The problem :: An exact copy of the records below is required, and it must contain no pictures.

Records supplied ::
=-=-=

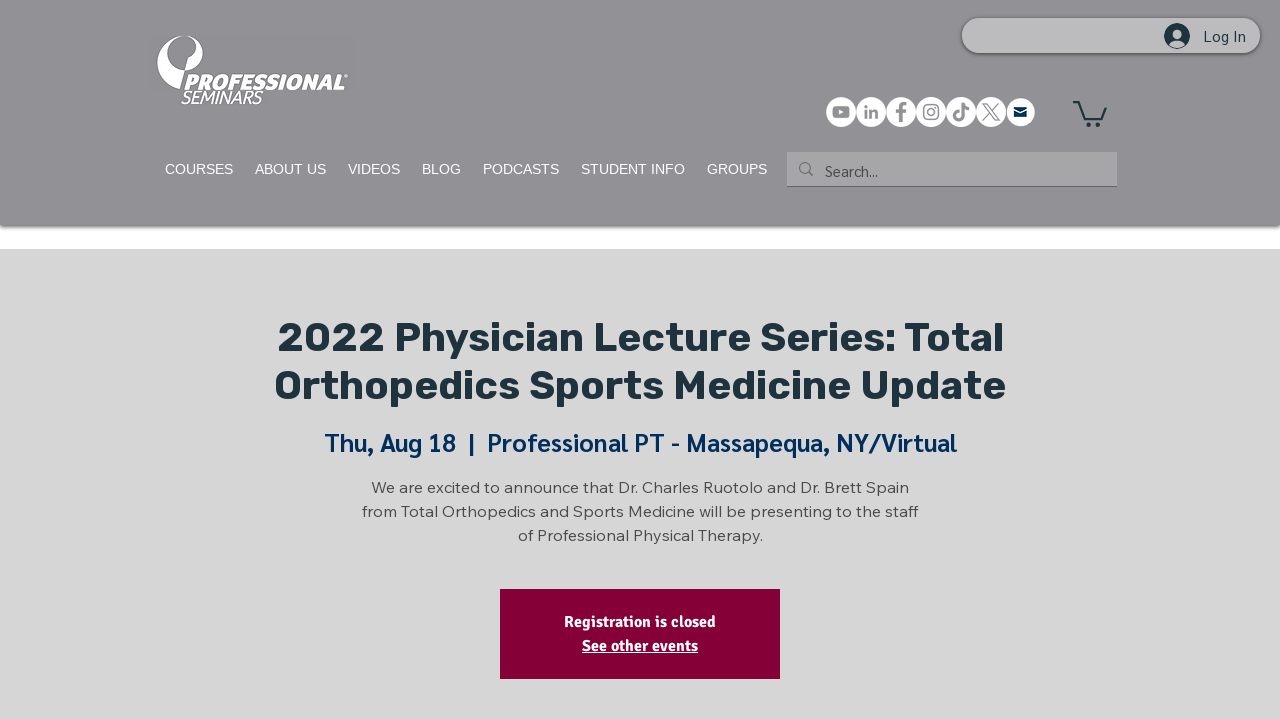

--- FILE ---
content_type: text/html; charset=utf-8
request_url: https://www.google.com/recaptcha/api2/aframe
body_size: 268
content:
<!DOCTYPE HTML><html><head><meta http-equiv="content-type" content="text/html; charset=UTF-8"></head><body><script nonce="mY1DzYJ7p4hvOBRdsO4QSg">/** Anti-fraud and anti-abuse applications only. See google.com/recaptcha */ try{var clients={'sodar':'https://pagead2.googlesyndication.com/pagead/sodar?'};window.addEventListener("message",function(a){try{if(a.source===window.parent){var b=JSON.parse(a.data);var c=clients[b['id']];if(c){var d=document.createElement('img');d.src=c+b['params']+'&rc='+(localStorage.getItem("rc::a")?sessionStorage.getItem("rc::b"):"");window.document.body.appendChild(d);sessionStorage.setItem("rc::e",parseInt(sessionStorage.getItem("rc::e")||0)+1);localStorage.setItem("rc::h",'1769533271961');}}}catch(b){}});window.parent.postMessage("_grecaptcha_ready", "*");}catch(b){}</script></body></html>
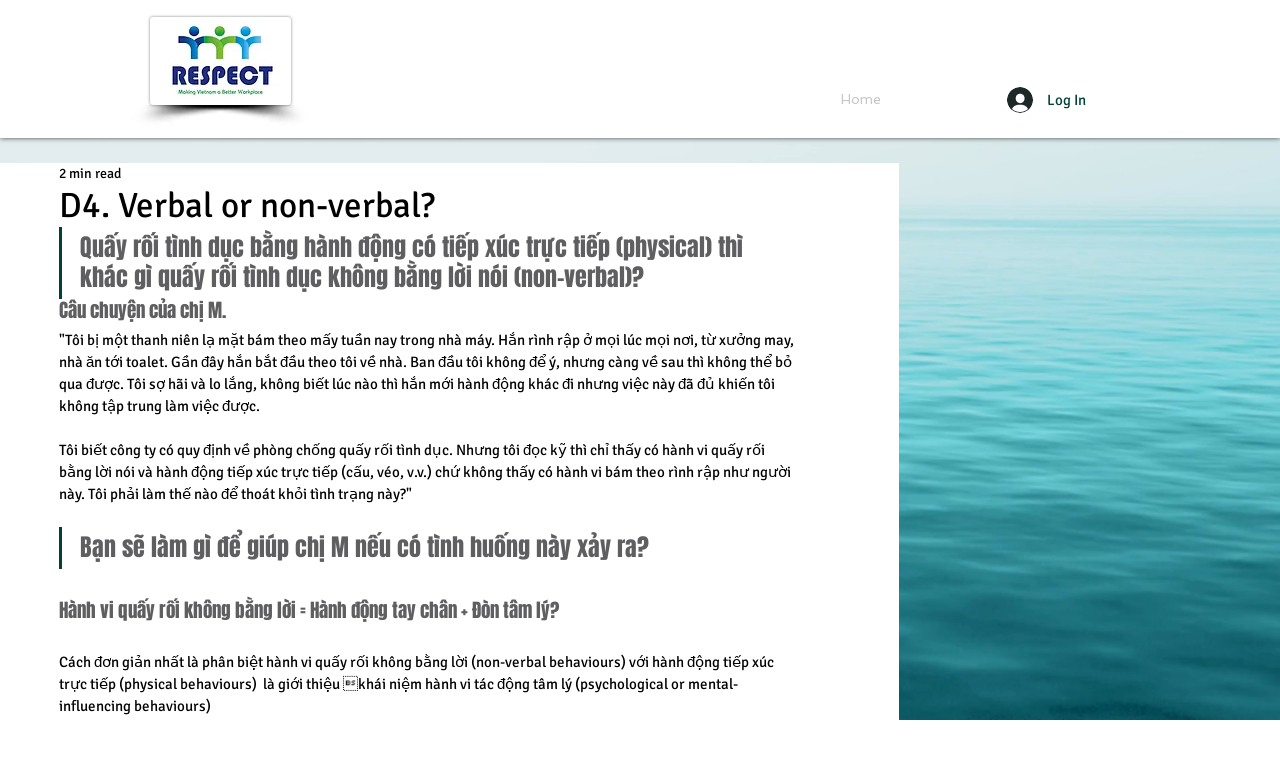

--- FILE ---
content_type: text/css; charset=utf-8
request_url: https://www.respectvn.com/_serverless/pro-gallery-css-v4-server/layoutCss?ver=2&id=comp-kf3dwtml&items=0_1024_1024%7C0_1024_1024%7C0_800_574&container=3237.84375_1216_531.75_720&options=gallerySizeType:px%7CgallerySizePx:292%7CimageMargin:32%7CisRTL:false%7CgalleryLayout:2%7CtitlePlacement:SHOW_BELOW%7CcubeRatio:1.3333333333333333%7CisVertical:true%7CtextBoxHeight:303
body_size: -177
content:
#pro-gallery-comp-kf3dwtml [data-hook="item-container"][data-idx="0"].gallery-item-container{opacity: 1 !important;display: block !important;transition: opacity .2s ease !important;top: 0px !important;left: 0px !important;right: auto !important;height: 513px !important;width: 280px !important;} #pro-gallery-comp-kf3dwtml [data-hook="item-container"][data-idx="0"] .gallery-item-common-info-outer{height: 303px !important;} #pro-gallery-comp-kf3dwtml [data-hook="item-container"][data-idx="0"] .gallery-item-common-info{height: 303px !important;width: 100% !important;} #pro-gallery-comp-kf3dwtml [data-hook="item-container"][data-idx="0"] .gallery-item-wrapper{width: 280px !important;height: 210px !important;margin: 0 !important;} #pro-gallery-comp-kf3dwtml [data-hook="item-container"][data-idx="0"] .gallery-item-content{width: 280px !important;height: 210px !important;margin: 0px 0px !important;opacity: 1 !important;} #pro-gallery-comp-kf3dwtml [data-hook="item-container"][data-idx="0"] .gallery-item-hover{width: 280px !important;height: 210px !important;opacity: 1 !important;} #pro-gallery-comp-kf3dwtml [data-hook="item-container"][data-idx="0"] .item-hover-flex-container{width: 280px !important;height: 210px !important;margin: 0px 0px !important;opacity: 1 !important;} #pro-gallery-comp-kf3dwtml [data-hook="item-container"][data-idx="0"] .gallery-item-wrapper img{width: 100% !important;height: 100% !important;opacity: 1 !important;} #pro-gallery-comp-kf3dwtml [data-hook="item-container"][data-idx="1"].gallery-item-container{opacity: 1 !important;display: block !important;transition: opacity .2s ease !important;top: 0px !important;left: 312px !important;right: auto !important;height: 513px !important;width: 280px !important;} #pro-gallery-comp-kf3dwtml [data-hook="item-container"][data-idx="1"] .gallery-item-common-info-outer{height: 303px !important;} #pro-gallery-comp-kf3dwtml [data-hook="item-container"][data-idx="1"] .gallery-item-common-info{height: 303px !important;width: 100% !important;} #pro-gallery-comp-kf3dwtml [data-hook="item-container"][data-idx="1"] .gallery-item-wrapper{width: 280px !important;height: 210px !important;margin: 0 !important;} #pro-gallery-comp-kf3dwtml [data-hook="item-container"][data-idx="1"] .gallery-item-content{width: 280px !important;height: 210px !important;margin: 0px 0px !important;opacity: 1 !important;} #pro-gallery-comp-kf3dwtml [data-hook="item-container"][data-idx="1"] .gallery-item-hover{width: 280px !important;height: 210px !important;opacity: 1 !important;} #pro-gallery-comp-kf3dwtml [data-hook="item-container"][data-idx="1"] .item-hover-flex-container{width: 280px !important;height: 210px !important;margin: 0px 0px !important;opacity: 1 !important;} #pro-gallery-comp-kf3dwtml [data-hook="item-container"][data-idx="1"] .gallery-item-wrapper img{width: 100% !important;height: 100% !important;opacity: 1 !important;} #pro-gallery-comp-kf3dwtml [data-hook="item-container"][data-idx="2"].gallery-item-container{opacity: 1 !important;display: block !important;transition: opacity .2s ease !important;top: 0px !important;left: 624px !important;right: auto !important;height: 513px !important;width: 280px !important;} #pro-gallery-comp-kf3dwtml [data-hook="item-container"][data-idx="2"] .gallery-item-common-info-outer{height: 303px !important;} #pro-gallery-comp-kf3dwtml [data-hook="item-container"][data-idx="2"] .gallery-item-common-info{height: 303px !important;width: 100% !important;} #pro-gallery-comp-kf3dwtml [data-hook="item-container"][data-idx="2"] .gallery-item-wrapper{width: 280px !important;height: 210px !important;margin: 0 !important;} #pro-gallery-comp-kf3dwtml [data-hook="item-container"][data-idx="2"] .gallery-item-content{width: 280px !important;height: 210px !important;margin: 0px 0px !important;opacity: 1 !important;} #pro-gallery-comp-kf3dwtml [data-hook="item-container"][data-idx="2"] .gallery-item-hover{width: 280px !important;height: 210px !important;opacity: 1 !important;} #pro-gallery-comp-kf3dwtml [data-hook="item-container"][data-idx="2"] .item-hover-flex-container{width: 280px !important;height: 210px !important;margin: 0px 0px !important;opacity: 1 !important;} #pro-gallery-comp-kf3dwtml [data-hook="item-container"][data-idx="2"] .gallery-item-wrapper img{width: 100% !important;height: 100% !important;opacity: 1 !important;} #pro-gallery-comp-kf3dwtml .pro-gallery-prerender{height:513px !important;}#pro-gallery-comp-kf3dwtml {height:513px !important; width:1216px !important;}#pro-gallery-comp-kf3dwtml .pro-gallery-margin-container {height:513px !important;}#pro-gallery-comp-kf3dwtml .pro-gallery {height:513px !important; width:1216px !important;}#pro-gallery-comp-kf3dwtml .pro-gallery-parent-container {height:513px !important; width:1248px !important;}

=-=-=

Answer area ::
--- FILE ---
content_type: text/html; charset=utf-8
request_url: https://www.google.com/recaptcha/api2/aframe
body_size: 268
content:
<!DOCTYPE HTML><html><head><meta http-equiv="content-type" content="text/html; charset=UTF-8"></head><body><script nonce="mY1DzYJ7p4hvOBRdsO4QSg">/** Anti-fraud and anti-abuse applications only. See google.com/recaptcha */ try{var clients={'sodar':'https://pagead2.googlesyndication.com/pagead/sodar?'};window.addEventListener("message",function(a){try{if(a.source===window.parent){var b=JSON.parse(a.data);var c=clients[b['id']];if(c){var d=document.createElement('img');d.src=c+b['params']+'&rc='+(localStorage.getItem("rc::a")?sessionStorage.getItem("rc::b"):"");window.document.body.appendChild(d);sessionStorage.setItem("rc::e",parseInt(sessionStorage.getItem("rc::e")||0)+1);localStorage.setItem("rc::h",'1769533271961');}}}catch(b){}});window.parent.postMessage("_grecaptcha_ready", "*");}catch(b){}</script></body></html>

--- FILE ---
content_type: text/css; charset=utf-8
request_url: https://www.respectvn.com/_serverless/pro-gallery-css-v4-server/layoutCss?ver=2&id=comp-kf3dwtml&items=0_1024_1024%7C0_1024_1024%7C0_800_574&container=3237.84375_1216_531.75_720&options=gallerySizeType:px%7CgallerySizePx:292%7CimageMargin:32%7CisRTL:false%7CgalleryLayout:2%7CtitlePlacement:SHOW_BELOW%7CcubeRatio:1.3333333333333333%7CisVertical:true%7CtextBoxHeight:303
body_size: -177
content:
#pro-gallery-comp-kf3dwtml [data-hook="item-container"][data-idx="0"].gallery-item-container{opacity: 1 !important;display: block !important;transition: opacity .2s ease !important;top: 0px !important;left: 0px !important;right: auto !important;height: 513px !important;width: 280px !important;} #pro-gallery-comp-kf3dwtml [data-hook="item-container"][data-idx="0"] .gallery-item-common-info-outer{height: 303px !important;} #pro-gallery-comp-kf3dwtml [data-hook="item-container"][data-idx="0"] .gallery-item-common-info{height: 303px !important;width: 100% !important;} #pro-gallery-comp-kf3dwtml [data-hook="item-container"][data-idx="0"] .gallery-item-wrapper{width: 280px !important;height: 210px !important;margin: 0 !important;} #pro-gallery-comp-kf3dwtml [data-hook="item-container"][data-idx="0"] .gallery-item-content{width: 280px !important;height: 210px !important;margin: 0px 0px !important;opacity: 1 !important;} #pro-gallery-comp-kf3dwtml [data-hook="item-container"][data-idx="0"] .gallery-item-hover{width: 280px !important;height: 210px !important;opacity: 1 !important;} #pro-gallery-comp-kf3dwtml [data-hook="item-container"][data-idx="0"] .item-hover-flex-container{width: 280px !important;height: 210px !important;margin: 0px 0px !important;opacity: 1 !important;} #pro-gallery-comp-kf3dwtml [data-hook="item-container"][data-idx="0"] .gallery-item-wrapper img{width: 100% !important;height: 100% !important;opacity: 1 !important;} #pro-gallery-comp-kf3dwtml [data-hook="item-container"][data-idx="1"].gallery-item-container{opacity: 1 !important;display: block !important;transition: opacity .2s ease !important;top: 0px !important;left: 312px !important;right: auto !important;height: 513px !important;width: 280px !important;} #pro-gallery-comp-kf3dwtml [data-hook="item-container"][data-idx="1"] .gallery-item-common-info-outer{height: 303px !important;} #pro-gallery-comp-kf3dwtml [data-hook="item-container"][data-idx="1"] .gallery-item-common-info{height: 303px !important;width: 100% !important;} #pro-gallery-comp-kf3dwtml [data-hook="item-container"][data-idx="1"] .gallery-item-wrapper{width: 280px !important;height: 210px !important;margin: 0 !important;} #pro-gallery-comp-kf3dwtml [data-hook="item-container"][data-idx="1"] .gallery-item-content{width: 280px !important;height: 210px !important;margin: 0px 0px !important;opacity: 1 !important;} #pro-gallery-comp-kf3dwtml [data-hook="item-container"][data-idx="1"] .gallery-item-hover{width: 280px !important;height: 210px !important;opacity: 1 !important;} #pro-gallery-comp-kf3dwtml [data-hook="item-container"][data-idx="1"] .item-hover-flex-container{width: 280px !important;height: 210px !important;margin: 0px 0px !important;opacity: 1 !important;} #pro-gallery-comp-kf3dwtml [data-hook="item-container"][data-idx="1"] .gallery-item-wrapper img{width: 100% !important;height: 100% !important;opacity: 1 !important;} #pro-gallery-comp-kf3dwtml [data-hook="item-container"][data-idx="2"].gallery-item-container{opacity: 1 !important;display: block !important;transition: opacity .2s ease !important;top: 0px !important;left: 624px !important;right: auto !important;height: 513px !important;width: 280px !important;} #pro-gallery-comp-kf3dwtml [data-hook="item-container"][data-idx="2"] .gallery-item-common-info-outer{height: 303px !important;} #pro-gallery-comp-kf3dwtml [data-hook="item-container"][data-idx="2"] .gallery-item-common-info{height: 303px !important;width: 100% !important;} #pro-gallery-comp-kf3dwtml [data-hook="item-container"][data-idx="2"] .gallery-item-wrapper{width: 280px !important;height: 210px !important;margin: 0 !important;} #pro-gallery-comp-kf3dwtml [data-hook="item-container"][data-idx="2"] .gallery-item-content{width: 280px !important;height: 210px !important;margin: 0px 0px !important;opacity: 1 !important;} #pro-gallery-comp-kf3dwtml [data-hook="item-container"][data-idx="2"] .gallery-item-hover{width: 280px !important;height: 210px !important;opacity: 1 !important;} #pro-gallery-comp-kf3dwtml [data-hook="item-container"][data-idx="2"] .item-hover-flex-container{width: 280px !important;height: 210px !important;margin: 0px 0px !important;opacity: 1 !important;} #pro-gallery-comp-kf3dwtml [data-hook="item-container"][data-idx="2"] .gallery-item-wrapper img{width: 100% !important;height: 100% !important;opacity: 1 !important;} #pro-gallery-comp-kf3dwtml .pro-gallery-prerender{height:513px !important;}#pro-gallery-comp-kf3dwtml {height:513px !important; width:1216px !important;}#pro-gallery-comp-kf3dwtml .pro-gallery-margin-container {height:513px !important;}#pro-gallery-comp-kf3dwtml .pro-gallery {height:513px !important; width:1216px !important;}#pro-gallery-comp-kf3dwtml .pro-gallery-parent-container {height:513px !important; width:1248px !important;}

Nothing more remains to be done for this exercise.